YOUR INSTRUCTIONS: Show each line below that contains the word "positioned", copied in full.

DATASET RECORDS:
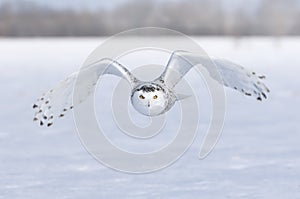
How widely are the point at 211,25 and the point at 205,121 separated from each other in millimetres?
41556

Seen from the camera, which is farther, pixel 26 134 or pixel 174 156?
pixel 26 134

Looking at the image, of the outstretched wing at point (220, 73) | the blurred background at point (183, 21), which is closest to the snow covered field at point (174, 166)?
the outstretched wing at point (220, 73)

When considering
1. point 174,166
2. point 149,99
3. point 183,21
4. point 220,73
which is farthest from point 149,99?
point 183,21

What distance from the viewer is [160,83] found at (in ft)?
20.8

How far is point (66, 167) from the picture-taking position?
695cm

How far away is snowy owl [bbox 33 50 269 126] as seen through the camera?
6215mm

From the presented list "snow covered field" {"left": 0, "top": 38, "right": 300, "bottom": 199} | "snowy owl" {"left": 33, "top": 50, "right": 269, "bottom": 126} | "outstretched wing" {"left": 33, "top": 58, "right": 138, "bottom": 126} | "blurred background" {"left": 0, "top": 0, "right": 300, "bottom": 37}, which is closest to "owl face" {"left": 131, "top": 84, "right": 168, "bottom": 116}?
"snowy owl" {"left": 33, "top": 50, "right": 269, "bottom": 126}

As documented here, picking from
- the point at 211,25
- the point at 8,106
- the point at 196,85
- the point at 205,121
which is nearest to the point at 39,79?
the point at 196,85

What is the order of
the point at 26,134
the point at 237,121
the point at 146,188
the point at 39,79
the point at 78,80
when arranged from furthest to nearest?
the point at 39,79 < the point at 237,121 < the point at 26,134 < the point at 78,80 < the point at 146,188

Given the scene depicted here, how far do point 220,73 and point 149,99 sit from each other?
0.94 m

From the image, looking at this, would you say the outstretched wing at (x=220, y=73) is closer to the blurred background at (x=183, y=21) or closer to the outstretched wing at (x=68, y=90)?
the outstretched wing at (x=68, y=90)

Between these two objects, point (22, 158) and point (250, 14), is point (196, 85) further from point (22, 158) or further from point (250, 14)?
point (250, 14)

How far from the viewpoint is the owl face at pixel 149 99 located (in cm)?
600

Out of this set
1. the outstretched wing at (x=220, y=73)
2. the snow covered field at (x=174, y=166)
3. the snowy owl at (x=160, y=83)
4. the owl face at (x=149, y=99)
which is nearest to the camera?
the snow covered field at (x=174, y=166)
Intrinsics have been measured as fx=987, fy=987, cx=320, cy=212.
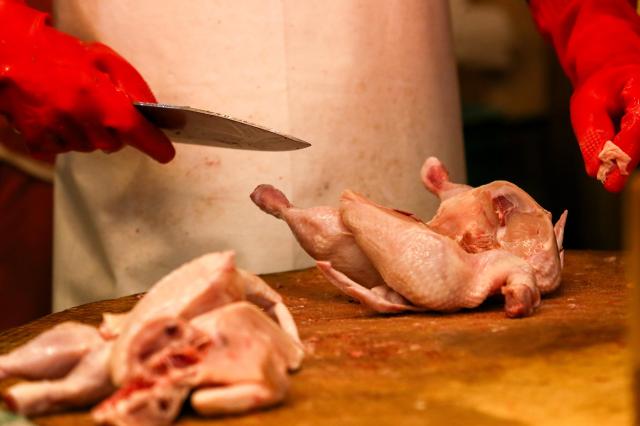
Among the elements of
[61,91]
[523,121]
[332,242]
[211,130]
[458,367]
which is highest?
[61,91]

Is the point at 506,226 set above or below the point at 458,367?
above

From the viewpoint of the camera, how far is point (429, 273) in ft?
6.49

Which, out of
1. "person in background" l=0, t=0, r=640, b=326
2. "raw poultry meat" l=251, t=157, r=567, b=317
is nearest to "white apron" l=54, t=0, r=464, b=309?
"person in background" l=0, t=0, r=640, b=326

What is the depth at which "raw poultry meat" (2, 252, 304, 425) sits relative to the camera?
140 centimetres

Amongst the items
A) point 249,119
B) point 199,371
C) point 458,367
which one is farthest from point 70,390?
point 249,119

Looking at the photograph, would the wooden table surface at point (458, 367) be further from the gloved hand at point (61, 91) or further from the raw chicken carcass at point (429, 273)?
the gloved hand at point (61, 91)

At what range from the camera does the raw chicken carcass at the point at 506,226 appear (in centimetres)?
215

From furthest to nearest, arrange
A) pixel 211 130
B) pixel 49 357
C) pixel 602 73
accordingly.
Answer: pixel 602 73
pixel 211 130
pixel 49 357

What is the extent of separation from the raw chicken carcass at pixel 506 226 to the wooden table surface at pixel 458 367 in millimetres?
84

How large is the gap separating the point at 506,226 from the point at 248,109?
32.6 inches

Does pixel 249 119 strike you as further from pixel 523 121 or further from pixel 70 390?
pixel 523 121

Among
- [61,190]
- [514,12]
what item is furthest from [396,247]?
[514,12]

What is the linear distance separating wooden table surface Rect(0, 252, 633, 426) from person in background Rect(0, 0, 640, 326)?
0.62 meters

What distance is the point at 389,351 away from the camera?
171 centimetres
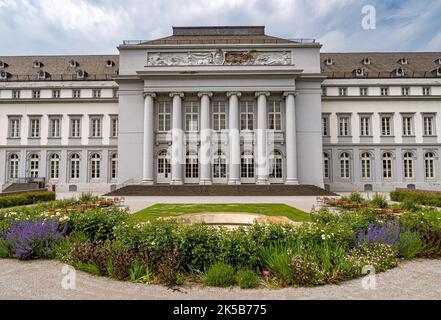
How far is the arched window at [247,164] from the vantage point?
32.1 m

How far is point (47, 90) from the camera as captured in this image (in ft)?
118

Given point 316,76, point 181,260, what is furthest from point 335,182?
point 181,260

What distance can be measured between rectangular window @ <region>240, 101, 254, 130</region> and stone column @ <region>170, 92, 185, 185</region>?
23.6ft

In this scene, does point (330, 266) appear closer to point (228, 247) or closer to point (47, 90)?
point (228, 247)

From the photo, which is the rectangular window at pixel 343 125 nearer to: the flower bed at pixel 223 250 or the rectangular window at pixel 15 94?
the flower bed at pixel 223 250

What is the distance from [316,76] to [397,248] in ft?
97.5

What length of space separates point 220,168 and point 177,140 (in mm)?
5977

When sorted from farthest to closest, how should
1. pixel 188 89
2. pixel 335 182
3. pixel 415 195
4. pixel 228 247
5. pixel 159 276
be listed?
pixel 335 182
pixel 188 89
pixel 415 195
pixel 228 247
pixel 159 276

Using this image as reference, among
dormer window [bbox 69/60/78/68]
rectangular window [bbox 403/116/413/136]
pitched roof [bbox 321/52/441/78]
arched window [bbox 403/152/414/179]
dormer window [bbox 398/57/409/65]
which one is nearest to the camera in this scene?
arched window [bbox 403/152/414/179]

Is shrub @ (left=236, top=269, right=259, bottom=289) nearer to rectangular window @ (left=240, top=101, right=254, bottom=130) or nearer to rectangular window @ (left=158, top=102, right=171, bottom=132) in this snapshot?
rectangular window @ (left=240, top=101, right=254, bottom=130)

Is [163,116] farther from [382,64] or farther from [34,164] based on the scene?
[382,64]

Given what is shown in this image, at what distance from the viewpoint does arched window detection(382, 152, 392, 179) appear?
3503cm

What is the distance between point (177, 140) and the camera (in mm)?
31359

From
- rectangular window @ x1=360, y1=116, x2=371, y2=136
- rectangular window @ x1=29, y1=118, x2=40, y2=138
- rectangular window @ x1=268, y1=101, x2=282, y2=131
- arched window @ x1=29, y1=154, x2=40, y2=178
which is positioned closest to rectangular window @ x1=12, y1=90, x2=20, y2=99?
rectangular window @ x1=29, y1=118, x2=40, y2=138
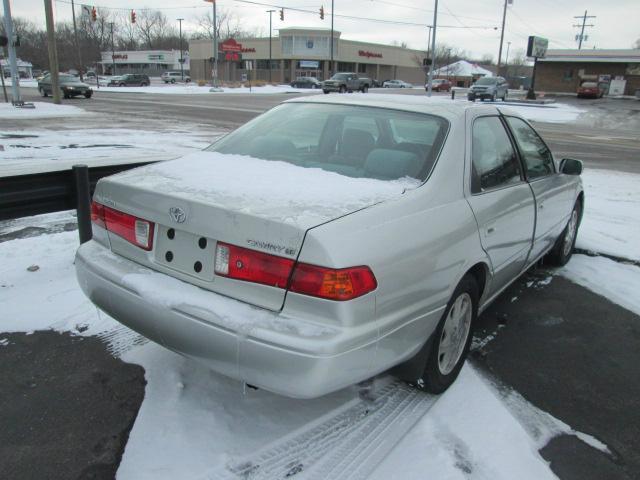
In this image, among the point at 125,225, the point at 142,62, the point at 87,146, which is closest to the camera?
the point at 125,225

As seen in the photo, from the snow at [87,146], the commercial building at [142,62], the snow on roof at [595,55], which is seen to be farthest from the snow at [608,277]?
the commercial building at [142,62]

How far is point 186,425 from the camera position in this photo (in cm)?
260

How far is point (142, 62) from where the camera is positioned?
353 feet

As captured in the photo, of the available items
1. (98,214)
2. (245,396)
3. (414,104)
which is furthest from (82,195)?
(414,104)

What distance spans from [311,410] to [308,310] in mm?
880

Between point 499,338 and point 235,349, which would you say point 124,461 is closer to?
point 235,349

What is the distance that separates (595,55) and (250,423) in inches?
2646

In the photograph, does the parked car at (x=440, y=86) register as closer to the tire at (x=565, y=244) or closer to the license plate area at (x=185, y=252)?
the tire at (x=565, y=244)

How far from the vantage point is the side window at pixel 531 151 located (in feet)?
12.9

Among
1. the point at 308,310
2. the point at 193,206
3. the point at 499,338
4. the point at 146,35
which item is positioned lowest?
the point at 499,338

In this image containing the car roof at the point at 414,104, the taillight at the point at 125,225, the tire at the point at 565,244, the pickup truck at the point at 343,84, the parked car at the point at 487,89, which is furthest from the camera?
the pickup truck at the point at 343,84

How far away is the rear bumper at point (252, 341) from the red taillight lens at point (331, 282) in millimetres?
136

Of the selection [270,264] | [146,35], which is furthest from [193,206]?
[146,35]

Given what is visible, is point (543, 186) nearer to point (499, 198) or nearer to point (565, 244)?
point (499, 198)
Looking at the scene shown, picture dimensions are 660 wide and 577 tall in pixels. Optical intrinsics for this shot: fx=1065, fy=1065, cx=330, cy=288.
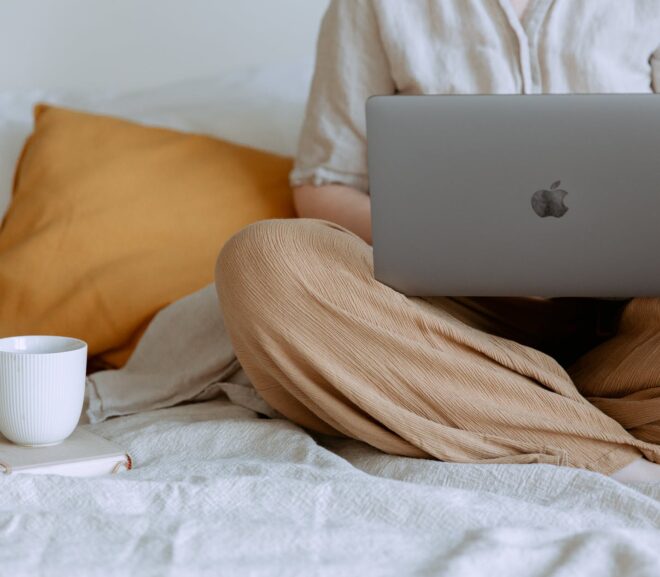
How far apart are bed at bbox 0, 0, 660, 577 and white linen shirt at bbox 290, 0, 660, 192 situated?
482mm

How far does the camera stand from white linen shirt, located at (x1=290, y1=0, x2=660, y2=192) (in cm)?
156

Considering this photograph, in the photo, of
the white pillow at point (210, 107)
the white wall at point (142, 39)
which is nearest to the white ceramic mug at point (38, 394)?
the white pillow at point (210, 107)

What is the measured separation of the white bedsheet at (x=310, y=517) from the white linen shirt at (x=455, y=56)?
0.57 m

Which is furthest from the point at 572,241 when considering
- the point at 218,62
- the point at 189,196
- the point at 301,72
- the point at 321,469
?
the point at 218,62

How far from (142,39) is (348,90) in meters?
0.76

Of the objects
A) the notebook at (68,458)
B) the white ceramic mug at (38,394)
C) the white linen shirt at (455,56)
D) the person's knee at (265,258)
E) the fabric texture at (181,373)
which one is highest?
the white linen shirt at (455,56)

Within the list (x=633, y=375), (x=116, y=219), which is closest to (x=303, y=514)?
(x=633, y=375)

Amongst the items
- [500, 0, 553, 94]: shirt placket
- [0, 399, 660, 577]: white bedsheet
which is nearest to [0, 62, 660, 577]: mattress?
[0, 399, 660, 577]: white bedsheet

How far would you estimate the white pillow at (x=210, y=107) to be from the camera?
188cm

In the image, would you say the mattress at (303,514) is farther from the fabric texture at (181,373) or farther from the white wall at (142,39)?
the white wall at (142,39)

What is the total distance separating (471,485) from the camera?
43.2 inches

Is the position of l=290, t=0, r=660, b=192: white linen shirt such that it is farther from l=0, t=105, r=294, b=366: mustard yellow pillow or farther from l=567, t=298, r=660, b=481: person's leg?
l=567, t=298, r=660, b=481: person's leg

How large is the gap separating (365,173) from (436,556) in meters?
0.90

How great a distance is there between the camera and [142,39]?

WRITTEN ANSWER:
which is positioned closest to rectangular window @ x1=12, y1=90, x2=20, y2=99?
How far is point (142, 62) from where the camera is positioned?
which item is positioned lowest?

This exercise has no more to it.